DATA TO USE:
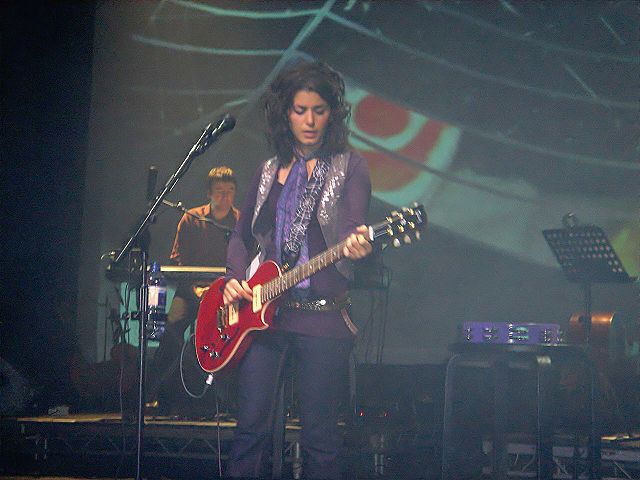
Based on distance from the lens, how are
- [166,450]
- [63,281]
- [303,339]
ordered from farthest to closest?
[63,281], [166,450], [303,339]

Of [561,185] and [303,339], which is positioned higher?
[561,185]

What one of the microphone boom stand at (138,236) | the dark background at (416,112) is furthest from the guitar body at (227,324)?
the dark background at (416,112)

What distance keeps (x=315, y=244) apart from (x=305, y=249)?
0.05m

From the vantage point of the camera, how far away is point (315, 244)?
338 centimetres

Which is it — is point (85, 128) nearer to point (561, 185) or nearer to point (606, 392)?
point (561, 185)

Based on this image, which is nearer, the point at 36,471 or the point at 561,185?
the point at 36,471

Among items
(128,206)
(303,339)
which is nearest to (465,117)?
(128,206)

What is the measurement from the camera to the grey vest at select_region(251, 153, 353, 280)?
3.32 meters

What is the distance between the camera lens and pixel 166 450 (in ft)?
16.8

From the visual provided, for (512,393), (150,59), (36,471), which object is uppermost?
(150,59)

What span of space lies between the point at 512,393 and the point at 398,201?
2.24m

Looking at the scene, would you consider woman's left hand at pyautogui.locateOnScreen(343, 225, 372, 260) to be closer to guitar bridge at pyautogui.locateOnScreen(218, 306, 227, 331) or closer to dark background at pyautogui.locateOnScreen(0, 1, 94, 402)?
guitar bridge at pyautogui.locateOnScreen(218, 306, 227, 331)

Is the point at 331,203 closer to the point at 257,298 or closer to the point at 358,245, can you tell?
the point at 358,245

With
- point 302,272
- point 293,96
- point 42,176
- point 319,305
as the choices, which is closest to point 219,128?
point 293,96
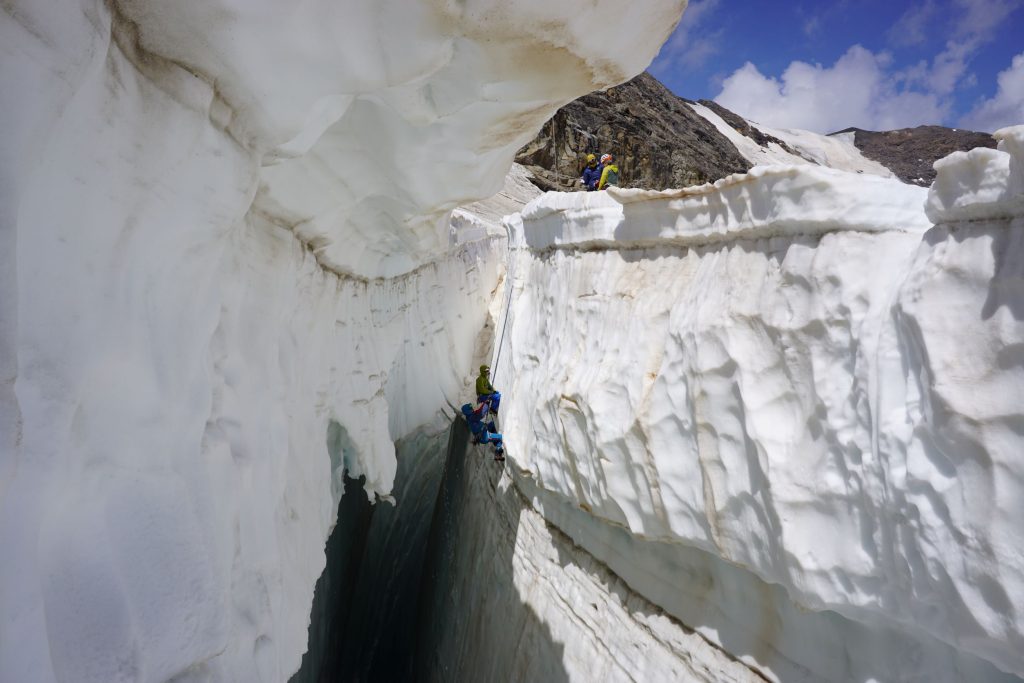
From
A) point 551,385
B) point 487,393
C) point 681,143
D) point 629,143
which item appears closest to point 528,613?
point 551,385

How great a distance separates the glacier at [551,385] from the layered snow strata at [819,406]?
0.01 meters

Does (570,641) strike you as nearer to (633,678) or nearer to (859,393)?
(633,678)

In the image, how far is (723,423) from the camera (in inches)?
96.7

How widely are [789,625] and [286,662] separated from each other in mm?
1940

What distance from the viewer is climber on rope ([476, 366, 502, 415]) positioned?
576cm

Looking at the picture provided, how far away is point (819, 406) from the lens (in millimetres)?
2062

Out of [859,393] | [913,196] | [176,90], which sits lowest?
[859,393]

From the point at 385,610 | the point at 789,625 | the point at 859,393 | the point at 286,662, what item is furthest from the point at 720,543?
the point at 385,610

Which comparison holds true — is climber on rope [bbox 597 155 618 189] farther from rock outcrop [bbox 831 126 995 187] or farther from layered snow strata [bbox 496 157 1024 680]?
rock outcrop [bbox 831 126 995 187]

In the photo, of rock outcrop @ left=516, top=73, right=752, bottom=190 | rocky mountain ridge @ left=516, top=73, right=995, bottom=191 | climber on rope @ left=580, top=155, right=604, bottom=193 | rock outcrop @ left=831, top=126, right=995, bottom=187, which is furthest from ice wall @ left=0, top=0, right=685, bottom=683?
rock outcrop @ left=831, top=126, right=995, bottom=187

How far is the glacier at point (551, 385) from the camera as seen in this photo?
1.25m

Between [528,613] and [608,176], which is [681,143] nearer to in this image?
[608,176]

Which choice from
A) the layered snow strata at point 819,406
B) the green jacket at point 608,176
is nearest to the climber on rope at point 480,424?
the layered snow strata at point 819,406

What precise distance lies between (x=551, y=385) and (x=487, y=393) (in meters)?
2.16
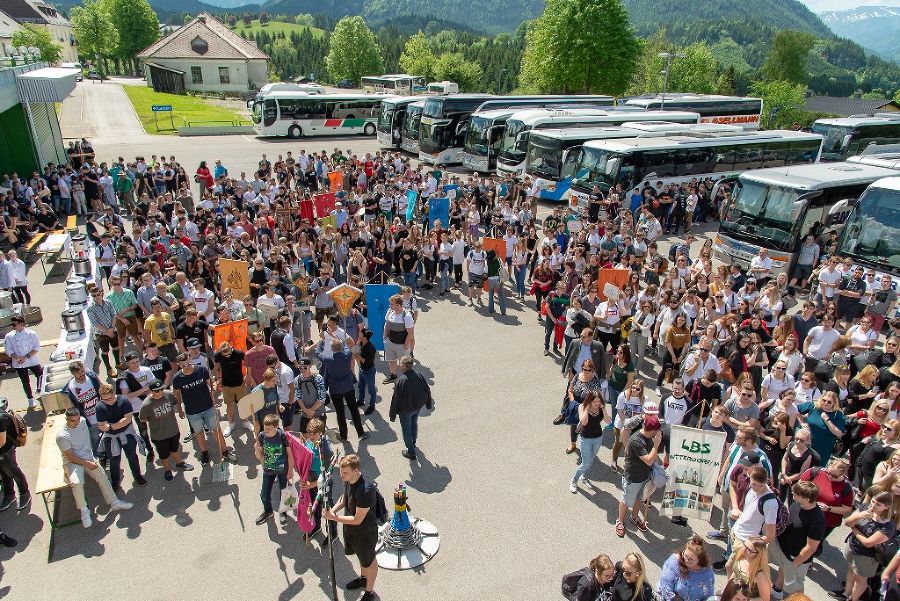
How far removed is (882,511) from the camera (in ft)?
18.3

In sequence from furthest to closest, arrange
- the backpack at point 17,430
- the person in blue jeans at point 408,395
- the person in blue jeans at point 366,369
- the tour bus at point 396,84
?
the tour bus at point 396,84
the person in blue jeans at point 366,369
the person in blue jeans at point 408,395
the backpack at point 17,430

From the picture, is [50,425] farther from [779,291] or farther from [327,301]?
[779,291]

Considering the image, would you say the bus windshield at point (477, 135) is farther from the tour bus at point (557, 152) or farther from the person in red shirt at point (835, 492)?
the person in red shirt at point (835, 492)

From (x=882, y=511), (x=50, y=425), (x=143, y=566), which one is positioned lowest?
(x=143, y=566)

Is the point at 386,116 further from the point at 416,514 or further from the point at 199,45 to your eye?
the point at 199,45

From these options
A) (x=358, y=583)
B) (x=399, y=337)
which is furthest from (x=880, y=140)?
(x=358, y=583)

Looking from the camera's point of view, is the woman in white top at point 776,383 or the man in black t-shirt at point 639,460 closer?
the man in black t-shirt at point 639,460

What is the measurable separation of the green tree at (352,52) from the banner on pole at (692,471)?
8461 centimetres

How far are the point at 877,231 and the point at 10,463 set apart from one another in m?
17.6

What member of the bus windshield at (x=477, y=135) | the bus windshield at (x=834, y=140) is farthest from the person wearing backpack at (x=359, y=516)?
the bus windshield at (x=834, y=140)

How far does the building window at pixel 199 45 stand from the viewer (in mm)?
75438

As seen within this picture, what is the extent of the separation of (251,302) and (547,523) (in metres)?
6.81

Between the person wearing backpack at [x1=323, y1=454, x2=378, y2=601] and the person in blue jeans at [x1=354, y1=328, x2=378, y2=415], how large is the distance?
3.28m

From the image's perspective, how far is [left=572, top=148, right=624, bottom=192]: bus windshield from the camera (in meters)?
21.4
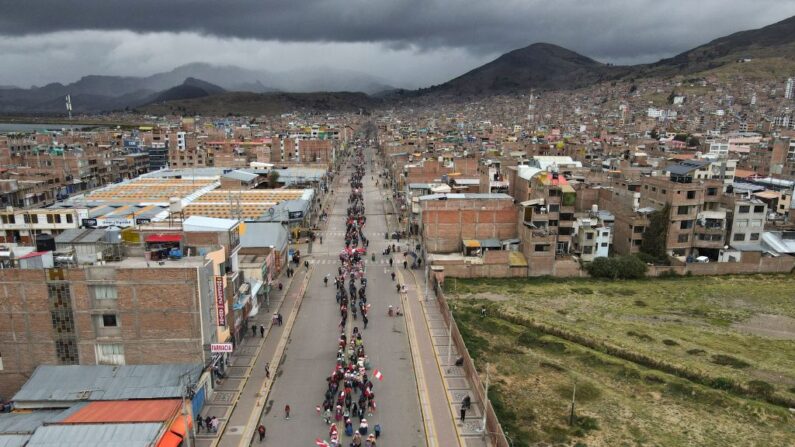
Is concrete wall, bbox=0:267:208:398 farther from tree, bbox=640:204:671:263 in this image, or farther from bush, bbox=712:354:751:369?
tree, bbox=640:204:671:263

WHAT YOU WILL DO: Find the line containing "Looking from the" in the listing above. Please restate word for word that line through the last one, leaving out the pictures.

WRITTEN ANSWER:
Looking from the camera's point of view, is the woman in white top at point 776,383 or the man in black t-shirt at point 639,460 closer?
the man in black t-shirt at point 639,460

What is the measurable separation of the green tree at (352,52) from the banner on pole at (692,471)?
8461 centimetres

How far are the point at 877,231 and the point at 10,463 set apart from one another in m?
17.6

What member of the bus windshield at (x=477, y=135) | the bus windshield at (x=834, y=140) is farthest from the person wearing backpack at (x=359, y=516)?
the bus windshield at (x=834, y=140)

How far does the building window at pixel 199 45 stand from the viewer (in mm)?
75438

As seen within this picture, what is the extent of the separation of (251,302) and (547,523) (in metres)?
6.81

Between the person wearing backpack at [x1=323, y1=454, x2=378, y2=601] and the person in blue jeans at [x1=354, y1=328, x2=378, y2=415], how large is the distance?
3.28m

From the image's perspective, how far is [left=572, top=148, right=624, bottom=192]: bus windshield from the camera (in meters)?
21.4
Is concrete wall, bbox=0:267:208:398 farther from tree, bbox=640:204:671:263 in this image, or farther from bush, bbox=712:354:751:369?
tree, bbox=640:204:671:263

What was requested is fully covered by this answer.